What’s going on, Teachers Health Fund ?

A reader has sent me a copy of some pages from a magazine called “Health Matters“, a quarterly published by Australia’s biggest private health insurance fund for teachers, Teachers Health, that in its latest edition features “an introduction to alternative therapies“.

Now, my most charitable interpretation of those pages is that they have some rogue alt-med kook there among the staff who produce this magazine. The alternative scenario is that Teachers Health is wasting the money of their members, by advocating and financing discredited and useless complimentary medicine nonsense like homeopathy and naturopathy.

Of course Teachers Health is not the only private health insurer that offers alternative or complimentary medicine treatments for members, in fact most health funds do, and I always wonder how they justify wasting the money of their paying members on this nonsense, but I guess by offering these extras the funds reach a bigger clientele and it makes sense for them that way.
It is an entirely different matter however, if a fund appears to be trying to justify those treatments by publishing falsehoods and inaccuracies about the efficacy of homeopathy or naturopathy in their member magazine.

Exhibit A :

This Law of Similars, as it is called, is a practical method of finding the substance to which a person is sensitive.

A practical method ? Says who ? We aren’t told, this falsehood is just asserted with no evidence provided. In fact, the “Law of Similars” is complete and utter nonsense, there is no logical or scientific reason why a substance that produces a symptom X should cure the same symptom X in someone else. And neither Hahnemann or his followers have ever shown this “Law” to hold true in any studies that would hold up to scientific scrutiny.

From the same page:

Homeopathy was developed over 200 years ago and is now used worldwide. Its effectiveness has been clearly established by over 200 years of clinical experience and has a pharmacy of over 2000 medicines, which are non-toxic and non-addictive.

Yes, this kind of pseudomedical woo is indeed used worldwide. That’s not exactly an argument for its efficacy however, more a clumsy ad populum. As to saying that the effectiveness of homeopathy has been clearly established, one wants to ask just one question : Where ? Can Teachers Health please point me to the relevant studies that show any efficacy of homeopathy ? Can they in fact show me any proof that a homeopathic medicine beyond a 12C dilution contains a single molecule of the ingredient it claims to contain ?
Whether it’s the Law of Similars, or the potentisation of substances by dilution, these are magical ideas that have no basis in real biochemistry or pharmacology. It’s woo, pure and simple.

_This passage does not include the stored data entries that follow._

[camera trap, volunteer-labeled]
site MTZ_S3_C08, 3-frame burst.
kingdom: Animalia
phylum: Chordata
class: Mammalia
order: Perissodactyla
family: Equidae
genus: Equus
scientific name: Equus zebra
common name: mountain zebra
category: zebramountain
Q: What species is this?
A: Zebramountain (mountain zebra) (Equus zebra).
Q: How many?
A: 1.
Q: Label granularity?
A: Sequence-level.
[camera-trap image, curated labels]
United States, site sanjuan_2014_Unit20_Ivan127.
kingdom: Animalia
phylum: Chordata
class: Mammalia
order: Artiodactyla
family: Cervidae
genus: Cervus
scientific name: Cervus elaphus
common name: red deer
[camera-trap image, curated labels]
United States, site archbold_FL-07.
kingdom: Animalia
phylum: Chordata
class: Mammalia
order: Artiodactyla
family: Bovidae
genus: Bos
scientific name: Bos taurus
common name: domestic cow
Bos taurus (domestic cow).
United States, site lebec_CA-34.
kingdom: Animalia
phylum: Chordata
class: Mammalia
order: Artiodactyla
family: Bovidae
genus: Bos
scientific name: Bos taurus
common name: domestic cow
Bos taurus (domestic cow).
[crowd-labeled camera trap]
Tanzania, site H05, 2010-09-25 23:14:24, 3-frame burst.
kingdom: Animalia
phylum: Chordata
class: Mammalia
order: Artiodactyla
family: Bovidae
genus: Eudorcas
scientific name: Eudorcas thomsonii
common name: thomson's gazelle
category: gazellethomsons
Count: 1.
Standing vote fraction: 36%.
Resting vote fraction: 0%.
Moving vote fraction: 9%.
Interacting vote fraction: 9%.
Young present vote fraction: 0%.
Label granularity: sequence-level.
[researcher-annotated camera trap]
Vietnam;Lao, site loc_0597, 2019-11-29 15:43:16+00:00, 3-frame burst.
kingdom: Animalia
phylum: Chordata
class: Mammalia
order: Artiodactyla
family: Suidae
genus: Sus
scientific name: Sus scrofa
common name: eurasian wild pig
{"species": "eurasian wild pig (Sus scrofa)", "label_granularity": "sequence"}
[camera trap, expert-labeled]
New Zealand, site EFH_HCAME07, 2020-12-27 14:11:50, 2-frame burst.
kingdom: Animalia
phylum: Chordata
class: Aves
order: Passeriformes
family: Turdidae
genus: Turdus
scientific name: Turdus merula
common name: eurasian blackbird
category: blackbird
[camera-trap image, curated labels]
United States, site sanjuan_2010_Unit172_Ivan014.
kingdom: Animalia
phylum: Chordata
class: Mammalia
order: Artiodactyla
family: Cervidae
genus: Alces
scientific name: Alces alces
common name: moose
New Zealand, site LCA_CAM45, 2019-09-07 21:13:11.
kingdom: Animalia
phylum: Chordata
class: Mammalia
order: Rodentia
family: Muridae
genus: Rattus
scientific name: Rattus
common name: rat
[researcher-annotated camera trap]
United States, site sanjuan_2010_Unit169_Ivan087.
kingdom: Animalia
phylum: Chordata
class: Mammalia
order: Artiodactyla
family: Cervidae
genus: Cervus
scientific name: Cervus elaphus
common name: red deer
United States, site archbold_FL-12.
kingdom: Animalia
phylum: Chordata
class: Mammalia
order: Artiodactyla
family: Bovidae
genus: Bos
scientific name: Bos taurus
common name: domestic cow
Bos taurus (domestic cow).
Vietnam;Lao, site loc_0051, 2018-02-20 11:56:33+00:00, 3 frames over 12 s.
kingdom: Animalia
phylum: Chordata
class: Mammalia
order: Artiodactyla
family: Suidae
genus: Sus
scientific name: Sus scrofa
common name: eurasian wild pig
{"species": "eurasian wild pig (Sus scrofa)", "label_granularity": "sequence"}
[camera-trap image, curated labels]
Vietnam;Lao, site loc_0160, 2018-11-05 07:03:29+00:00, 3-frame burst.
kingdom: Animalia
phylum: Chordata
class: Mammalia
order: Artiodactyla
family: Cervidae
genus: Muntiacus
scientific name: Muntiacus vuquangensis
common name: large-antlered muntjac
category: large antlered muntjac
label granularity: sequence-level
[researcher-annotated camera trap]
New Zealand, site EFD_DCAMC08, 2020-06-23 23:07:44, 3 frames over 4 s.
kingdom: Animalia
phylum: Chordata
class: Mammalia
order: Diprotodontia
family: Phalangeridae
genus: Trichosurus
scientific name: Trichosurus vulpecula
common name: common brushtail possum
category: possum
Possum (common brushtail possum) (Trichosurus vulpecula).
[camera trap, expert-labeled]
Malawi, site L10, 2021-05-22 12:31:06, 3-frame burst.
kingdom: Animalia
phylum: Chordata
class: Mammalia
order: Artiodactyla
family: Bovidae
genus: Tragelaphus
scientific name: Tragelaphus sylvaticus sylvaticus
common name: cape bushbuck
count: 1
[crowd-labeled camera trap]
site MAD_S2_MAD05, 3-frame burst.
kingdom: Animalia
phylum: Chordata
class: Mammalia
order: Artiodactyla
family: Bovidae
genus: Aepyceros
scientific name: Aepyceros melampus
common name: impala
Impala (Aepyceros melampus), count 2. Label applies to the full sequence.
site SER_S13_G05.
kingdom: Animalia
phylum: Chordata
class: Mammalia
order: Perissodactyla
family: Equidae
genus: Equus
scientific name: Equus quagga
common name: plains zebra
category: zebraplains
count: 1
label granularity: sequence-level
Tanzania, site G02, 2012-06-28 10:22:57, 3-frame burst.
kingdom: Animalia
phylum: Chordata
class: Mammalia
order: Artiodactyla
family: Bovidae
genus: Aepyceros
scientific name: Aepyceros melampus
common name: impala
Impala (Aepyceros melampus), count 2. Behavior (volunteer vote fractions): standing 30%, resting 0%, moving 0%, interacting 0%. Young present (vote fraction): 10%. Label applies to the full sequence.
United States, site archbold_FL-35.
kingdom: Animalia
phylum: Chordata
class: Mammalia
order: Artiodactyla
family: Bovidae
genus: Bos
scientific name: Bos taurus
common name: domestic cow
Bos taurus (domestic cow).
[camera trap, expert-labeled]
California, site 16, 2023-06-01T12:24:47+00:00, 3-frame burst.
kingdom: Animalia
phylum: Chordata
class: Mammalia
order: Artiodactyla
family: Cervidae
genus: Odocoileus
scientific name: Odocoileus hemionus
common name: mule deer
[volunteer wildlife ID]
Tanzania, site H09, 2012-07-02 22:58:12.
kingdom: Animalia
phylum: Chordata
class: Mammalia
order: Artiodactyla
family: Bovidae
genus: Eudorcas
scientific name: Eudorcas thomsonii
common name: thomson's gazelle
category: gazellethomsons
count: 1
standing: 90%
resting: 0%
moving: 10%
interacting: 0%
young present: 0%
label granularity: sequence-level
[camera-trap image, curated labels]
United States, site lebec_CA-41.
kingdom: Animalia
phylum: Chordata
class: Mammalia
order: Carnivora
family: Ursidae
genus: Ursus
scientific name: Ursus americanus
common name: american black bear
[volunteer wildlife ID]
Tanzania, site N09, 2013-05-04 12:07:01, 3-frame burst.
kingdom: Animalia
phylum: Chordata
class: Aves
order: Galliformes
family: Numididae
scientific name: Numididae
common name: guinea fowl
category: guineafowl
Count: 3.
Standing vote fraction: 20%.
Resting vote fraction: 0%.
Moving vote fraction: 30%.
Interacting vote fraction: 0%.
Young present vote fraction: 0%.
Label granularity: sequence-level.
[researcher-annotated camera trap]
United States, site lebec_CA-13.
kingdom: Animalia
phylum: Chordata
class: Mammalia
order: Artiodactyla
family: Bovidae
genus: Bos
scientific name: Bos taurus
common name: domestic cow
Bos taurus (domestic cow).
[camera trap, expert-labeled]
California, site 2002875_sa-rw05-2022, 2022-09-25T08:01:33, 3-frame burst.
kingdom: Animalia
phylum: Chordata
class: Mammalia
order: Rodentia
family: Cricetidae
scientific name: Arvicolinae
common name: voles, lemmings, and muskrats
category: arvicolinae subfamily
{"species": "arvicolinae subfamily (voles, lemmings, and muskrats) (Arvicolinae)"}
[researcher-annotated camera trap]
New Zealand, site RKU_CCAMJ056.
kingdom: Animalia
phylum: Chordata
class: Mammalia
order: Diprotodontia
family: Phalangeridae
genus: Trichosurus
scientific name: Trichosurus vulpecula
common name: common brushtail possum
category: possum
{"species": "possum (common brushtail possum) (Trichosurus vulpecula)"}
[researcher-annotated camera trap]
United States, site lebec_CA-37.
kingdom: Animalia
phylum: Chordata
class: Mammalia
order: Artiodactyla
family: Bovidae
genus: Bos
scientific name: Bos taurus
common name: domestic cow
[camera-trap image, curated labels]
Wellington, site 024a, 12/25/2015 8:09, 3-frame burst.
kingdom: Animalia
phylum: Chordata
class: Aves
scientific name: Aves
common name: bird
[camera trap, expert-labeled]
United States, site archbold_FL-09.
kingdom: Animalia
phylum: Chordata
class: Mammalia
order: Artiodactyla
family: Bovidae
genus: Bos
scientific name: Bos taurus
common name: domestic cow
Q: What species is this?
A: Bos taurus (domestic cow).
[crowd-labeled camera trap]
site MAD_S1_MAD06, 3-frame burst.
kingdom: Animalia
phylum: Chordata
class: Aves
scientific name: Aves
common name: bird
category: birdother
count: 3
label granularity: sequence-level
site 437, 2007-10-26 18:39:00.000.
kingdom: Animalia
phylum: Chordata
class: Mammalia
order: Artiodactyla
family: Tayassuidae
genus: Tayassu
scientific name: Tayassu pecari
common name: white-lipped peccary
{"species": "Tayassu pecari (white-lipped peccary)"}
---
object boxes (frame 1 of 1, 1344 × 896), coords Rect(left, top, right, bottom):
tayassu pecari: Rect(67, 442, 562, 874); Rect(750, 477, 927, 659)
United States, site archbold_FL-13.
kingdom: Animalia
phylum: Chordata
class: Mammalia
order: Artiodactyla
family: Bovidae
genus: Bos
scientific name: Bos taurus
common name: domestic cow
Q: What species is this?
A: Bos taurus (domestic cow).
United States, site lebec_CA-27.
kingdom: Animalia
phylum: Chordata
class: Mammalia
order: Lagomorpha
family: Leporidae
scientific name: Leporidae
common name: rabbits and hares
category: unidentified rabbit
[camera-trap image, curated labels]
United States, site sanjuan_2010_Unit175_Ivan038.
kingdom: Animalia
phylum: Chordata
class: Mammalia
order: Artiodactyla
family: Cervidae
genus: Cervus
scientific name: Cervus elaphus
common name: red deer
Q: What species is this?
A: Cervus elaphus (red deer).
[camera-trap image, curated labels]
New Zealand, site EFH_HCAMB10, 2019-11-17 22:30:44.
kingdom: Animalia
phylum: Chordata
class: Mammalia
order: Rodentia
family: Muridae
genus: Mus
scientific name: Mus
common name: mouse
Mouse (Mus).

The use of Ritalin, a stimulant drug for children suffering from hyperactivity, is an example of the use of the unacknowledged application of Homeopathy in contemporary (orthodox) medicine.

This paragraph just makes no sense whatsoever. Ritalin is Methylphenidate, an amphetamin-like drug that has well-established effects and side effects, and is by the way not only used for ADD, but also for narcolepsy and a condition called POTS. It’s a drug, it does stuff. Unlike homeopathic “medicines”. That paragraph is a mystery to me.

Exhibit B :

Naturopathy is a holistic approach to wellness based on the principle that the body has the inherent ability to heal itself.

It does ? How does it work ? I’m not familiar with any physiological explanation for this “theory”, nor for any evidence for naturopathy having any effects beyond the placebo effect. We should all have a massage every now and then, eat a healthy diet and do some exercise ! But that’s lifestyle advice, not medicine.

Naturopathic treatments boost the body’s natural healing potential, restoring harmony and preventing disease.

They do ? I’d like to see some evidence for that ! Well, how about a personal anecdote :

I tried Naturopathy because I was getting sick far too often, and I was tired of seeing the doctor and being on antibiotics to heal my coughs and colds. My Naturopath identified that my immune defenses were low and that I had been on antibiotics too frequently, so she prescribed a course of natural remedies[]

So some guy gets antibiotics for a self-limiting disease, doesn’t get better, then takes naturopathic “medicine”, and lo, he does get better ! Well, that story sure has me convinced ! What I am very curious about is how the naturopath identified that this person’s “immune defenses” were “down”. Somehow I doubt that it involved measuring a T-cell count.

It’s every health fund’s business what extras they offer to their members, and if some people find naturopathic remedies soothing, or are convinced that homeopathy works because their genital rash went away at the same time they bought the homeopathic itch reliever, then I have no issues with adults doing that (Not so with children, by the way).
What I do object to however, is if a fund tries to justify or rationalize these expenses by presenting false and inaccurate information to their members, which is what seems to have happened here.
I would like to see that Teachers Health rectifies these problems on their website or in the next issue of their magazine. Otherwise people might get the impression that the fund has no problem advocating non-working and disproven “remedies” as medicine, and that it is happily wasting the member dollars of their customers to pay for these useless therapies.
I have written to Teachers Health and asked for a clarification of their position on the things advocated in this magazine, but haven’t heard back yet.